We tell stories to try to find meaning in what our senses provide us from the bewilderment of force and matter in which we exist. Stories become myths which become religions which eventually become science, our only bulwark of knowledge. Even when we sleep, our dreams are stories crafted out of the incessant neural storm. So it's not surprising that we love stories so much that we spend much of our lives telling them and hearing them. The story around which Apichatpong Weerasethakul's Mysterious Object at Noon whirls is begun by a traumatized young woman, who has just told her own story of being sold into servitude by her own father. Prompted to tell another story, one that she has heard or read, she speaks of a boy who can't walk, so he's tutored by a young woman. One day, she excuses herself from the lesson to go to the bathroom, and when she doesn't return soon, the boy rolls his wheelchair to another room where he finds the teacher unconscious.

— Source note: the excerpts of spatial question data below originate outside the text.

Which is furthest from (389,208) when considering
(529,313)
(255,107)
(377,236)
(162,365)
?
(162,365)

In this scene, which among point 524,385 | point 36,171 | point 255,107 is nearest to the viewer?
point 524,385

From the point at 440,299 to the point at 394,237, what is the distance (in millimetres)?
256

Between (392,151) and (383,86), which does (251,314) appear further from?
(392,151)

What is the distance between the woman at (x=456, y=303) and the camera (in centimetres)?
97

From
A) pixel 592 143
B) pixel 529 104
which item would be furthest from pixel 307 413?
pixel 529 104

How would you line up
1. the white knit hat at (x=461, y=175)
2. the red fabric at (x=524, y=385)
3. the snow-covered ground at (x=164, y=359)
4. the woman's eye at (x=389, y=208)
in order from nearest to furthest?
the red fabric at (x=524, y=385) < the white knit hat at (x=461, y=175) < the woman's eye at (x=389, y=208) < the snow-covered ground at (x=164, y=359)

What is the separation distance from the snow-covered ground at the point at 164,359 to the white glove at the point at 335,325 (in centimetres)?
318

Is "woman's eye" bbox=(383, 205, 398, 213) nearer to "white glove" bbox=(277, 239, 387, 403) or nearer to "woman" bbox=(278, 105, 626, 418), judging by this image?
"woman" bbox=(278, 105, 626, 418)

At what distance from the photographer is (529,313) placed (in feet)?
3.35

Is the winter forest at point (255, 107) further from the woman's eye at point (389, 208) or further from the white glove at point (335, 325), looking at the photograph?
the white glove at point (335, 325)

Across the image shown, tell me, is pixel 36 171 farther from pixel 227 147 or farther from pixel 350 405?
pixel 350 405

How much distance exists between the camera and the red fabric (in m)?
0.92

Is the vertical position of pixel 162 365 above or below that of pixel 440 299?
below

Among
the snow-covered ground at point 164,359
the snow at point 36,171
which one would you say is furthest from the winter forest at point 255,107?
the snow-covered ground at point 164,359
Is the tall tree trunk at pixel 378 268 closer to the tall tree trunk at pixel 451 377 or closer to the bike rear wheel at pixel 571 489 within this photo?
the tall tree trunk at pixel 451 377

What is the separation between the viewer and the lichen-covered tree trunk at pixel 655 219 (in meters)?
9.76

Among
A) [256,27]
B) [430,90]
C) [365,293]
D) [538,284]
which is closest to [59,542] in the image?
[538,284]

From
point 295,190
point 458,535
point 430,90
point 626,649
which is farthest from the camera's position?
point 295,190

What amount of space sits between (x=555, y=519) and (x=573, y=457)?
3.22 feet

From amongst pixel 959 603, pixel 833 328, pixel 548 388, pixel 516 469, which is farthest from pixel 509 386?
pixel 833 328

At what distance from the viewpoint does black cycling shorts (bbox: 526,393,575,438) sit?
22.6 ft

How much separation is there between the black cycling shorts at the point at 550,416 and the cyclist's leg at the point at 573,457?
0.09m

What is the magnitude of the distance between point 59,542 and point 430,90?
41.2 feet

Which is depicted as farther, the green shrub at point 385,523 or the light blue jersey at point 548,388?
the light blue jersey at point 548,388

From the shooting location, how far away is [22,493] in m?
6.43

As he tries to move her to a bed, a mysterious object rolls out from her skirts. And there the young woman's story stops, only to be continued across the country of Thailand by a number of willing narrators prompted by the director and his crew. In the various elaborations on the premise, the teacher receives a name, "Dogfahr."* The object transforms itself into a boy, but one with shape-shifting powers, so he also takes the form of the teacher herself, leading to a confrontation between Dogfahr and her doppelgänger. Some narrators attempt to provide a backstory for the disabled boy: He survived a plane crash during the war that killed his parents. The story takes on political and social overtones, as well as being colored by movies and TV shows. The narrators range from villagers to a traveling troupe of players to a group of eager schoolchildren, as well as the filmmaker himself, who tries to convert these stories into a movie. The result is a fascinating mélange of fable and fact, of the imagination and the literal reality of Thailand as seen through Weerasethakul's camera eye. It's a hypernarrative: a story about telling stories.

*That transliteration appears in the subtitles, but it's often seen as "Dokfa" in sources that attempt to translate the film's original title, "Dokfa in the Devil's Hand."